We highlight multiple conscious design choices in constructing the machine-learning models for practical reasons. First, a split of train vs. test sets based on date mimics real-world situations, in which predictive models can only be trained on past data to facilitate prospective predictions. The samplings for tested individuals likely differ across the two time periods in New York City, and the ability of our model to predict a prospective cohort based on past data provide confidence to this approach. Second, our models rely solely on baseline features that can be easily obtained at initial patient encounter, which will have significant practical implications in prioritizing sub-populations for testing in areas with limited test kits or testing capacity. Indeed, the resulting models remain a proof-of-principal; given the different sampling populations and available lab tests, best performance of COVID-19 diagnosis prediction can likely be achieved if each testing site derive its own predictive model. Our codes are made openly available for future implementations.

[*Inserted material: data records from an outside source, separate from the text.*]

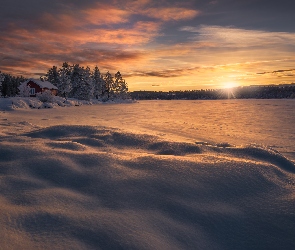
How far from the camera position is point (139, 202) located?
74.5 inches

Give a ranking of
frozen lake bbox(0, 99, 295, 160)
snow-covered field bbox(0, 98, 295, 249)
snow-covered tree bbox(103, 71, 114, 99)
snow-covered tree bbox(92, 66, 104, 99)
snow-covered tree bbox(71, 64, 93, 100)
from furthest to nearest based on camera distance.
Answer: snow-covered tree bbox(103, 71, 114, 99)
snow-covered tree bbox(92, 66, 104, 99)
snow-covered tree bbox(71, 64, 93, 100)
frozen lake bbox(0, 99, 295, 160)
snow-covered field bbox(0, 98, 295, 249)

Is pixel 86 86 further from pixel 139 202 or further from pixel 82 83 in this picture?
pixel 139 202

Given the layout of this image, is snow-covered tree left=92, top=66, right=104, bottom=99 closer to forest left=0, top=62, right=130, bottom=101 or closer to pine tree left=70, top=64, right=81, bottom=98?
forest left=0, top=62, right=130, bottom=101

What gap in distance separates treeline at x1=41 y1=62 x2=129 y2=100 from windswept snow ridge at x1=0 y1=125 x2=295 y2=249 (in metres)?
54.3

Our machine learning models had several limitations. First, the variable predicted by the models was RT-PCR test result, which, despite being widely regarded as the gold standard6,7 for the diagnosis of COVID-19, is still prone to error and limits the peak performance of the model. We note that if data from a new test outperforming the RT-PCR test become available, our predictive models can be adapted to leverage the results of the new test. Second, the data contained high proportion of missing values in certain variables, especially in lab tests, which may have contributed to the low precision in our models. Although XGBoost models are compatible with missing values, the inclusion of more complete patient records may improve the performance of subsequent model versions. Finally, as more data becomes available, our machine learning models could be retrained and validated in other settings (e.g., health systems, testing sites, schools) to evaluate model performance and utility across populations.

Overall, this study provided a proof-of-concept that predictive models of COVID-19 diagnosis can be developed to help prioritize sub-populations for more efficient screening or complement existing tests. Given that the COVID-19 pandemic continues to affect large fractions of populations2,15, efficient screening of COVID-19 diagnosis, identification of high risk factors of COVID-19 positivity, and stratification of patient populations will play a crucial role in the allocation of limited testing resources for efficient testing and facilitation of patient management.